Roads to resources, Bristol Bay exploration, Tundra Travel on tap
December 04, 2004
Included in the request is a $20 million state roads package that will fund transportation projects which spur oil and gas development, including funding to continue analysis of a road from Prudhoe Bay to Point Thompson.
"As a resource state, it is absolutely imperative that we invest in the infrastructure that will allow us to expand our economic base," Murkowski said. "North Slope oil and gas production pays for virtually everything we do, so much of what we are proposing today is in support of oil and gas activities, whether it is directly on the slope or not."
Murkowski said this administration has seen great progress in its first two years toward opening the Arctic National Wildlife Refuge to development, building a gas pipeline and increasing oil and gas exploration. His 2005 energy agenda will build upon that work. The governor made the announcement at the Laborer's Hall Local 341.
"When we talk about increasing oil and gas development in this state, what we are really talking about is increasing job opportunities for Alaskans. And so what I am asking the Legislature to do is create jobs for Alaskans by approving my request," Murkowski said.
The administration will also seek legislative approval to extend a 2003 exploration credit proposal to include upcoming oil and gas leases in Bristol Bay. The previous legislation opened an exploration incentive window of four years for oil and gas development that companies could use to reduce their state severance taxes.
The Bristol Bay areawide lease sale is expected for spring 2006, which would not give companies adequate time to take advantage of the incentive program. So the governor will ask the Legislature to open that window of eligibility until 2010 for the Alaska Peninsula lease area.
"The people of Bristol Bay now want oil and gas development in their region, and so do we. This bill will give them an even chance to enjoy the economic benefits that such an incentive program will bring," the governor said. "If we can bring the companies to their region, the jobs will follow."
Governor Murkowski also said he anticipates natural resource companies will see a greater window of arctic exploration following the conclusions of a new study on tundra travel by the U.S. Department of Energy and the state Department of Natural Resources.
"We've seen the winter exploration season cut in half since the early 1970s as a result of regulatory changes and a trend of warmer weather. But a fresh look at the science is telling us that perhaps we can begin traveling on the tundra earlier that was once thought," Murkowski said.
"We would like to open the season earlier and keep it open longer. But we are not going to do it at the expense of the tundra. And these exciting new conclusions are telling us that perhaps we can open the season as much as three weeks earlier, but that will depend on Old Man Winter cooperating," Murkowski said.
The transportation bills will include construction projects that aid construction of a natural gas pipeline to the Lower 48 and increased natural gas development around the state. This request will be made to the Legislature December 15 when the fiscal 2005 budget is unveiled and will be part of a larger and more regionally balanced roads package.
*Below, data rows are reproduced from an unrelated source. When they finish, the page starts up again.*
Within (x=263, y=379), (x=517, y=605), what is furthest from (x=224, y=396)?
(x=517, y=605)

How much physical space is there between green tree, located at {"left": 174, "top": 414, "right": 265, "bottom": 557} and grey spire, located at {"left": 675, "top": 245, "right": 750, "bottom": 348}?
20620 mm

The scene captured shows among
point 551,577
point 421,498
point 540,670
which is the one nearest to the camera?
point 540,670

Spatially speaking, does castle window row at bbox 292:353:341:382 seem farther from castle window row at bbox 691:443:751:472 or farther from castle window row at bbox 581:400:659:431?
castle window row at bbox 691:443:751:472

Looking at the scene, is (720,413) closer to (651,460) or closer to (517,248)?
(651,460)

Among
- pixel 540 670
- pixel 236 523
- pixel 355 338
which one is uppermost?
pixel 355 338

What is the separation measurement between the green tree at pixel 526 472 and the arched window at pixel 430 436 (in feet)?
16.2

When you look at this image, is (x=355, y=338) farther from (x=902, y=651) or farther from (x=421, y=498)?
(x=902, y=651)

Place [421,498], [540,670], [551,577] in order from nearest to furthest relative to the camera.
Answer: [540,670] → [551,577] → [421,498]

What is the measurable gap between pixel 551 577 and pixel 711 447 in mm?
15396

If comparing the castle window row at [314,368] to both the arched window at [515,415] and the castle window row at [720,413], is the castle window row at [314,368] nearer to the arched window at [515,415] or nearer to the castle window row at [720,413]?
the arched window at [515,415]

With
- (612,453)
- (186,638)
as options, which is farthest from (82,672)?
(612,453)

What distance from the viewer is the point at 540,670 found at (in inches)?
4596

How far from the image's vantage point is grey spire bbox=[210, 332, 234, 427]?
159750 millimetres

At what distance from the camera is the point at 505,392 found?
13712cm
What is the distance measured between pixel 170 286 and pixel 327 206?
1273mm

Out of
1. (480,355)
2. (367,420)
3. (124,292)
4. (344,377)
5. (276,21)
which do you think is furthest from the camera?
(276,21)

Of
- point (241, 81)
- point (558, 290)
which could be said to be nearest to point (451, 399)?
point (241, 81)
"We want to build roads that lead to jobs, whether the jobs are on the North Slope or downtown Anchorage," Murkowski said.
Roads to Resources:
Total package cost = $20 million
The Department of Natural Resources opens the North Slope tundra to exploration when the ground is frozen enough to transport equipment overland without damaging the tundra. Warming weather trends and regulatory changes have reduced the winter exploration season in half since the early 1970s.
The DNR Division of Mining, Land and Water worked with the U.S. Department of Energy to develop scientifically valid, peer-reviewed research to find ways to extend the season without compromising the environment. Specifically, they drove equipment out on the tundra roughly every two weeks from the end of October 2003 through late January 2004 and then came back this past summer to measure the effects on the environment.
An analysis of their work gives the state reason to believe the winter exploration seasoin can open at least 3 weeks earlier than previous openings. DNR staff are actively monitoring the tundra and will open it as soon as it is ready based on the new information.
Last year, DNR opened some areas to winter travel on December 23 and other areas as late as January 28. With the new data, it is now clear that DNR could have opened all of the North Slope area to winter travel in early December. Recent analysis shows that doing so would not have increased the damage to the tundra.
The management summary will be available on the DNR website at http://www.dnr.state.ak.us/. DNR will also have the raw data and the full report available online later this month.
Bristol Bay Exploration Credits
Governor Murkowski plans to introduce legislation to expand Senate Bill 185, approved in 2003, to expand severance tax credit provisions for oil and gas exploration to the Alaska Peninsula competitive oil and gas areawide lease sale.
Under the original bill, companies were able to deduct exploration expenses from future production taxes paid to the state. The legislation required companies to incur those expenses between July 1, 2003 and July 1, 2007.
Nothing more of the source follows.